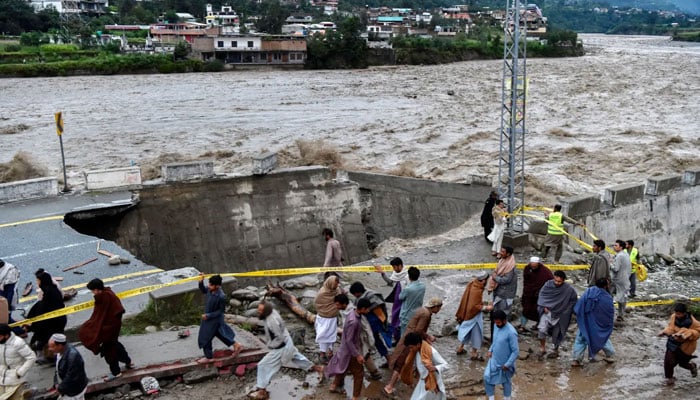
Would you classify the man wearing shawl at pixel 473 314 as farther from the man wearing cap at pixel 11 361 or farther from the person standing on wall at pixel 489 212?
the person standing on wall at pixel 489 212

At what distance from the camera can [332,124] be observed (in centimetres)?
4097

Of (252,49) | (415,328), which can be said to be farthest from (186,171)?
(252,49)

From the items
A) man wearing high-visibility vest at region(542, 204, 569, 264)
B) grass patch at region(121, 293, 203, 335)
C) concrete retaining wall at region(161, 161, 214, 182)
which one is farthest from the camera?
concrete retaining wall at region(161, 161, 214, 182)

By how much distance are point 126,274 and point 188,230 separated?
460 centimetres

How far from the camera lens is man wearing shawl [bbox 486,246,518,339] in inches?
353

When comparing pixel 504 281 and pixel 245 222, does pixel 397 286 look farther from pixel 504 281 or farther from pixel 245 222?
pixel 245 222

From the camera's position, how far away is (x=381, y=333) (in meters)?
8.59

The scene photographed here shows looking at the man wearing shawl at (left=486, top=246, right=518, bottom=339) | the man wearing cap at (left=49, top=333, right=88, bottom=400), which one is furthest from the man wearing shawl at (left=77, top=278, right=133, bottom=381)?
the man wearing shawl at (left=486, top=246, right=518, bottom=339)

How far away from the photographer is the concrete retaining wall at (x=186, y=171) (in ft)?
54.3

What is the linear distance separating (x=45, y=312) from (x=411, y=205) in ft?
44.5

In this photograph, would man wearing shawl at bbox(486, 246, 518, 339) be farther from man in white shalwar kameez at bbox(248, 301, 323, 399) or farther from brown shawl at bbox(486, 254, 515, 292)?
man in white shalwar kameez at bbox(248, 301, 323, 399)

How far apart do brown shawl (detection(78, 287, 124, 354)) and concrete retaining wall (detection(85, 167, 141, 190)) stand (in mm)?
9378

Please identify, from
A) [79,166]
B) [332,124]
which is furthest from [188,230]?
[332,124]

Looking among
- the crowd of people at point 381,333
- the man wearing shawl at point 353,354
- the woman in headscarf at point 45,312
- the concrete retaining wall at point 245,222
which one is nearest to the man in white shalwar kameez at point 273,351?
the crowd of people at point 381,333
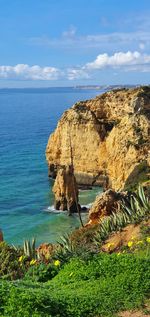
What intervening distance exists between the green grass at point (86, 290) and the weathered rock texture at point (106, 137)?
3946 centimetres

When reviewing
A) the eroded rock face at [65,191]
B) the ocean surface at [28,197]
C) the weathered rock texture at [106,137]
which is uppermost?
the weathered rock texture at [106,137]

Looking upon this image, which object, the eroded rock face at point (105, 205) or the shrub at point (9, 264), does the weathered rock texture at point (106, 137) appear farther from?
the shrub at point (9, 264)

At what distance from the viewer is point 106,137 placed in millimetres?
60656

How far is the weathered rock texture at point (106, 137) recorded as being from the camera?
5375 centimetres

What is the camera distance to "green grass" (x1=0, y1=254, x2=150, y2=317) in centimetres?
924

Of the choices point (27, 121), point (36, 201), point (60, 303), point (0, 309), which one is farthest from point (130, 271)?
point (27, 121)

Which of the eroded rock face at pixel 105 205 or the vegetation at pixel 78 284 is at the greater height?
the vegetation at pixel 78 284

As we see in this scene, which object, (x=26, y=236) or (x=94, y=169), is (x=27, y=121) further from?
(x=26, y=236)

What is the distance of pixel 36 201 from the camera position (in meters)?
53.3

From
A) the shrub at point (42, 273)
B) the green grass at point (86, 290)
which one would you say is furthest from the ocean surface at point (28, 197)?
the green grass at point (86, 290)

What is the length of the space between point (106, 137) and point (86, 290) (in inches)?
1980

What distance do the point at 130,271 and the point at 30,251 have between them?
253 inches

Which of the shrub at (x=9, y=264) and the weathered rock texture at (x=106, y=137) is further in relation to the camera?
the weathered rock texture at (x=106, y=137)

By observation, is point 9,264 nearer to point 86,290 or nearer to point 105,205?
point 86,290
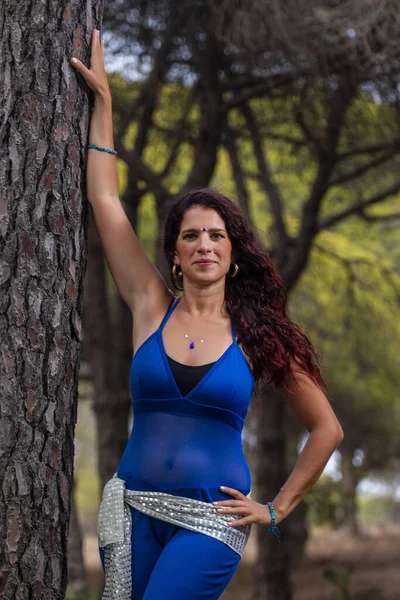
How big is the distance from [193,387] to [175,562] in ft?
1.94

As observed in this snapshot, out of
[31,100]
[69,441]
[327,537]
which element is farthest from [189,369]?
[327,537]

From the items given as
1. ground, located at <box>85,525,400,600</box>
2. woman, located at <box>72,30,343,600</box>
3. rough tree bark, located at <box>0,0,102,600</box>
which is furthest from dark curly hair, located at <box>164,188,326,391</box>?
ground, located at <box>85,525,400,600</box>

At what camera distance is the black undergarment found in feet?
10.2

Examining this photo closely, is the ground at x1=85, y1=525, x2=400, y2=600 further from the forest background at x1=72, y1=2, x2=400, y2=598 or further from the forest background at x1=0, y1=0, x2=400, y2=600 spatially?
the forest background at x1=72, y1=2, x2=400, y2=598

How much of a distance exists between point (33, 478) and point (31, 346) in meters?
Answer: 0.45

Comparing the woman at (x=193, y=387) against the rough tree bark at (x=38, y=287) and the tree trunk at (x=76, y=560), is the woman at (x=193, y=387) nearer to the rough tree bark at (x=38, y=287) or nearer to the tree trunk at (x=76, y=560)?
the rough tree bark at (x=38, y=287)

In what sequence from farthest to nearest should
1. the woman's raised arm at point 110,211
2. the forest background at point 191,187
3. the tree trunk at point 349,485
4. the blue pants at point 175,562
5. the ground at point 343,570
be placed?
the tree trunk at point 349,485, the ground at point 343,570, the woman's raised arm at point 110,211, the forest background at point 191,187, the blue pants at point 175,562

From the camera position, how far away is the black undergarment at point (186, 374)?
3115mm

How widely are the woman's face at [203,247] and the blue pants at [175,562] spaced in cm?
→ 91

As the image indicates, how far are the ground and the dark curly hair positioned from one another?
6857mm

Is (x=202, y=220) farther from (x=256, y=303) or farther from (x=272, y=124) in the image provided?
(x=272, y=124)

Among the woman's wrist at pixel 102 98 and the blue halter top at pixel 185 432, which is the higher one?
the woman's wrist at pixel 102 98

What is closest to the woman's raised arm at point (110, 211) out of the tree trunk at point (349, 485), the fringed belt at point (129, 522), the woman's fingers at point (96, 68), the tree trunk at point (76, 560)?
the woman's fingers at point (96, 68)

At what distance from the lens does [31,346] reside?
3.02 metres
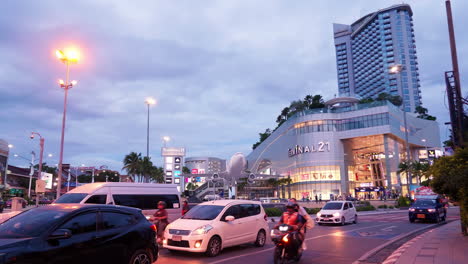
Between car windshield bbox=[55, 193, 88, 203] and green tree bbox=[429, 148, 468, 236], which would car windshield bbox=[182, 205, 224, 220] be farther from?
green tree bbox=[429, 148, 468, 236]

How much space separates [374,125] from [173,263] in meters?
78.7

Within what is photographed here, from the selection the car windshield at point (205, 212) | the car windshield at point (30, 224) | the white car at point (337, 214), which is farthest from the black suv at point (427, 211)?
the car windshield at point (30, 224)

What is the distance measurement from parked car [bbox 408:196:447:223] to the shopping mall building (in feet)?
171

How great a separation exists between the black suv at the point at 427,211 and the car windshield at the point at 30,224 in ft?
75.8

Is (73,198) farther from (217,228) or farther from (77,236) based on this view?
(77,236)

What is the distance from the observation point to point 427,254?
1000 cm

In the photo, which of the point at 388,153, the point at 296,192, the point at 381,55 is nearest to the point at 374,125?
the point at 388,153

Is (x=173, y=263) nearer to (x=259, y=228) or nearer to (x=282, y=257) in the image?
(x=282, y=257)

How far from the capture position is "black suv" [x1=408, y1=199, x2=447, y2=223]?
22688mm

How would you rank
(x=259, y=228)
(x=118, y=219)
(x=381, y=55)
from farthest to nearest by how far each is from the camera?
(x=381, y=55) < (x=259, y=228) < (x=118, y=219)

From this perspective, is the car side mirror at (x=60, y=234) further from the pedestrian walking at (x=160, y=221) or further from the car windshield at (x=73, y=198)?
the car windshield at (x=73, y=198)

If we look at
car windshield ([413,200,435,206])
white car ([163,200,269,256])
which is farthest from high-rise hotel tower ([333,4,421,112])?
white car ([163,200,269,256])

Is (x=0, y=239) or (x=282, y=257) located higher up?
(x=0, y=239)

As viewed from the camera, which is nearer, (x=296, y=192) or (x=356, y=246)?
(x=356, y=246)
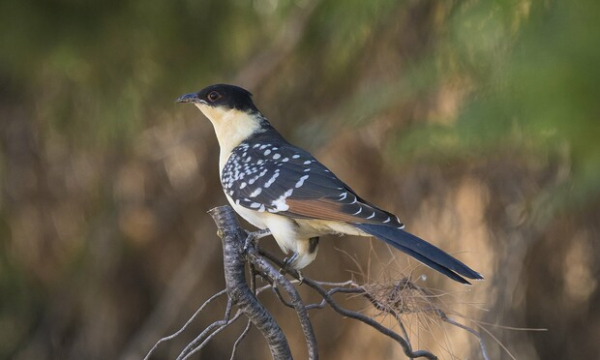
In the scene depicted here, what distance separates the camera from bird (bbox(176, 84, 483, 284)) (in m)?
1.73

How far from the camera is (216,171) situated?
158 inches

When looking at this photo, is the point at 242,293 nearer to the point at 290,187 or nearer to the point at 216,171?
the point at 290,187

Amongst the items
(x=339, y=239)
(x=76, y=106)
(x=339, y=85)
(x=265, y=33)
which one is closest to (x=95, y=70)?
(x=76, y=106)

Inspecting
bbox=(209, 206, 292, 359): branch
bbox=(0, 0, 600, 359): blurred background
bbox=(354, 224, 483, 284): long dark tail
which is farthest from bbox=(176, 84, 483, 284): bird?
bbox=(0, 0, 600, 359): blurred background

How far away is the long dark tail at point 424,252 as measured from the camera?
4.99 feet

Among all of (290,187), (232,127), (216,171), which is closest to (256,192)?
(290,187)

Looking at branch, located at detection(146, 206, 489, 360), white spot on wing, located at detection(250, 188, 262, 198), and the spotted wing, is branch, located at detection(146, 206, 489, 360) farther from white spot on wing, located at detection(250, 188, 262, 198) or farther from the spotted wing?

▶ What to do: Repeat verbatim the range of lines that opens at the line containing "From this perspective, is" and closes at the last line of the entries, excluding all pictures.

▶ Solution to this task:
From this perspective, is the car side mirror at (x=60, y=234) further from the pedestrian walking at (x=160, y=221) or further from the car windshield at (x=73, y=198)?
the car windshield at (x=73, y=198)

If we look at
car windshield ([413,200,435,206])
white car ([163,200,269,256])
which is farthest from high-rise hotel tower ([333,4,421,112])?
white car ([163,200,269,256])

Is (x=0, y=239) or (x=282, y=257) located higher up?
(x=0, y=239)

As viewed from the camera, which is nearer, (x=296, y=192) or (x=356, y=246)?
(x=356, y=246)
In the scene depicted here, what distance separates the camera from bird (bbox(176, 84, 483, 284)) (in m)?
1.73

How far from the camera is (216,171) situated?
158 inches

When looking at this photo, is the point at 242,293 nearer to the point at 290,187 or nearer to the point at 216,171?
the point at 290,187

Amongst the items
(x=339, y=239)
(x=76, y=106)
(x=339, y=85)
(x=265, y=33)
which one is closest to (x=95, y=70)?
(x=76, y=106)

Inspecting
bbox=(209, 206, 292, 359): branch
bbox=(0, 0, 600, 359): blurred background
bbox=(354, 224, 483, 284): long dark tail
which is farthest from bbox=(176, 84, 483, 284): bird?
bbox=(0, 0, 600, 359): blurred background

How far away is the long dark tail at point 424,252 as measured from the camera?
4.99 feet

Among all of (290,187), (232,127), (216,171), which is closest to (256,192)?
(290,187)

Looking at branch, located at detection(146, 206, 489, 360), white spot on wing, located at detection(250, 188, 262, 198), and the spotted wing, is branch, located at detection(146, 206, 489, 360) farther from white spot on wing, located at detection(250, 188, 262, 198) or farther from the spotted wing?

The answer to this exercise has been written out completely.